The Miner glanced at her, and believed she knew all the places to get drugs. “Pass.”

The kid’s eyes went wide, showing intricate tattoos on the sclera. She’d had money at some point, to get those done, but looked to have pissed it away. “Whoa, whoa. Not so hasty, right? I bet you’re here for a fight, ri–”

“Wrong.”

“Come on, where’d you get those scars, then? Don’t go work for Feeney, he’s a tool. Come on and work for Angelica! Punch bozos, it’s fun!”

“I’m not here to fight, kid. I don’t punch anyone I’m not willing to kill.”

The kid looked skeptical but pressed on. “So you’re what, a trucker? A miner? Mining sucks! I can get you rich, lady, all you need’s a little luck and you’ll make bank at Lady Angelica’s casino. You want to be rich, don’t you? I’m good luck, I am.”

“Not a gambler.”

“Looking for company, then? I bet it gets lonely out there…”

The Miner gave her a level look and bit back a remark. “Pass.”

Taking a step in the direction of the “famous” galleria, the Miner felt a tightness in her joints as old augmentation implants reacted to the first whiff of adrenaline, before she consciously registered the characteristic snik! of an old-fashioned switchblade.

“Don’t be like that,” the kid was saying, quieter now. “I’ve been helpful, right? At the very least you ought to give me a tip, lady.”

The Miner turned slowly and saw the kid standing in what she probably considered a fighter’s stance, holding the switchblade like a screwdriver. The Miner took the knife away from her. “Pass.”

The girl’s expression flashed from shocked to angry, and she showed her teeth.

“Don’t start something you can’t finish,” the Miner said mildly.

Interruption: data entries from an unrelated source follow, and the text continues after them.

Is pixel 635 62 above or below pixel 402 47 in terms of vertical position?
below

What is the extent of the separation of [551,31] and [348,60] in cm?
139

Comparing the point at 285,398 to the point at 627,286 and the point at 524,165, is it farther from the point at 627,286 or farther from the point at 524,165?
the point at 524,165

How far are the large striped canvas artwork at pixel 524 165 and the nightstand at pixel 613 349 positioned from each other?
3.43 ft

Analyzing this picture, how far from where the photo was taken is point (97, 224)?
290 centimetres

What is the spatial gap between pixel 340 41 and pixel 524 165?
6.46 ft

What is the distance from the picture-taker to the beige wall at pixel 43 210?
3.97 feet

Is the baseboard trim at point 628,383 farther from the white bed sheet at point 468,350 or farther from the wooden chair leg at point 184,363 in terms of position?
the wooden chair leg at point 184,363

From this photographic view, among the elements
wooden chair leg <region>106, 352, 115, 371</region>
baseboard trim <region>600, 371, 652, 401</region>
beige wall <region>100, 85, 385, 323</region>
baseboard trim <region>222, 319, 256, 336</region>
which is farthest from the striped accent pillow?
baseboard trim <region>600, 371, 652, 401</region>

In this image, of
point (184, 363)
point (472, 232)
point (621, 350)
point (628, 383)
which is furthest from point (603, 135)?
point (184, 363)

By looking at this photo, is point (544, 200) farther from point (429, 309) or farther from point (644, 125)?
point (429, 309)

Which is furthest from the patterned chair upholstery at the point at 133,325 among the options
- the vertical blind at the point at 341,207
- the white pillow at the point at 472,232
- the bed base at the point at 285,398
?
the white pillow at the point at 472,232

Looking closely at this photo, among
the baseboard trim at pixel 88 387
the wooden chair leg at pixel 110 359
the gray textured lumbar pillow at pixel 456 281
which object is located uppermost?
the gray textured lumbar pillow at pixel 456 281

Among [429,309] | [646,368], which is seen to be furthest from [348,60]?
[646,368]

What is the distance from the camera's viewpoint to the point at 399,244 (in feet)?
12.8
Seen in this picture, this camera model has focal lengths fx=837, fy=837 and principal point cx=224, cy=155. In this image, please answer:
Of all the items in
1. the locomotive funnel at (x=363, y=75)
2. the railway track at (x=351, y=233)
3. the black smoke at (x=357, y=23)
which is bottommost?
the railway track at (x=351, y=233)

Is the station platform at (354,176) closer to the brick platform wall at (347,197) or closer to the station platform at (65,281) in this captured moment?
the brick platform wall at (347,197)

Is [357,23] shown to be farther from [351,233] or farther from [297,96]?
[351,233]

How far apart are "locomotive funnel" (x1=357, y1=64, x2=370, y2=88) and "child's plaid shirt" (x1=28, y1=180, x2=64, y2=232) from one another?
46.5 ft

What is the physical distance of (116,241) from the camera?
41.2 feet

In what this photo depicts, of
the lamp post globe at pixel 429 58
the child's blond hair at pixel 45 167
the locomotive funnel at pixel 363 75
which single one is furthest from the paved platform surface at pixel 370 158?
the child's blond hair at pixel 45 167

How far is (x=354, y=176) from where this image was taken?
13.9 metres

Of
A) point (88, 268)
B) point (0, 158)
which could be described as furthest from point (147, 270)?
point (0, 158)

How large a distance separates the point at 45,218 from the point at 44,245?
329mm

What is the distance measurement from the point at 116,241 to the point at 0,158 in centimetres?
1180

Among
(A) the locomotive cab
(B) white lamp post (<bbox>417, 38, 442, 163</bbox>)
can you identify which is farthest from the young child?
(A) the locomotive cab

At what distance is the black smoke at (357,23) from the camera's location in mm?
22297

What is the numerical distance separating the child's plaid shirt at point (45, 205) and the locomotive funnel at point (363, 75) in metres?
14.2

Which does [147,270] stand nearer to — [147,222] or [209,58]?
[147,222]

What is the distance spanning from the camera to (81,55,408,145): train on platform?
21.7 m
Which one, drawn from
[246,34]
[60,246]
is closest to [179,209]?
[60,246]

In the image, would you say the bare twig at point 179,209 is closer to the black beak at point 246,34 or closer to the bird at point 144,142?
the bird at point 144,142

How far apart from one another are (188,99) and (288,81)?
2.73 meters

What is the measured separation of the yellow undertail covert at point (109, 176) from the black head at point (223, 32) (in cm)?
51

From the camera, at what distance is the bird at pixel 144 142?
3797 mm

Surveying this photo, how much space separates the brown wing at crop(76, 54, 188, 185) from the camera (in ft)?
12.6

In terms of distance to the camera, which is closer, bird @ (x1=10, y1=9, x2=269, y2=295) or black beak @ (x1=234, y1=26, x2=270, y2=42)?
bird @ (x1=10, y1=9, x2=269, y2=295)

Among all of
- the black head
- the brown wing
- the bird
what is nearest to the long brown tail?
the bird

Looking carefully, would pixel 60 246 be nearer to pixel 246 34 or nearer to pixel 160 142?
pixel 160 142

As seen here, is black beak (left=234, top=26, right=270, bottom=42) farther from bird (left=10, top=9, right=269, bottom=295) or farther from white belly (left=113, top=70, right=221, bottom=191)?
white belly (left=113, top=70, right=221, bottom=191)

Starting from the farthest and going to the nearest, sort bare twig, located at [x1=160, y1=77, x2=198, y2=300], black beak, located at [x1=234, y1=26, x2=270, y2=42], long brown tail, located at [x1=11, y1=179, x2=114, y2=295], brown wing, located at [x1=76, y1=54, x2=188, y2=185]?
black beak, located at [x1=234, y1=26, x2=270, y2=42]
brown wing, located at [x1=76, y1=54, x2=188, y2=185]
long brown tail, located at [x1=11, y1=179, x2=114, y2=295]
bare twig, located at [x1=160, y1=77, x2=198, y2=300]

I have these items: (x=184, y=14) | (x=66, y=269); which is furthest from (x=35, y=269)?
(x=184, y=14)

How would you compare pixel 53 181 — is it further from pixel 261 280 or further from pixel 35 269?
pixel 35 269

“Give that back,” the kid growled.

The Miner grasped the blade with both hands, poised to snap it, but the kid threw up her palms in surrender.

“Hang on, hang on! That was my grandma’s knife; she used that to shiv Rudy Houston, right?”

The Miner stared, her brain refusing to engage with that sentence. “I’m going to go that way,” she said. “If nobody follows me, I’ll leave it on the deck at the next hatch. Right?”

The kid nodded mutely, and amazingly didn’t follow.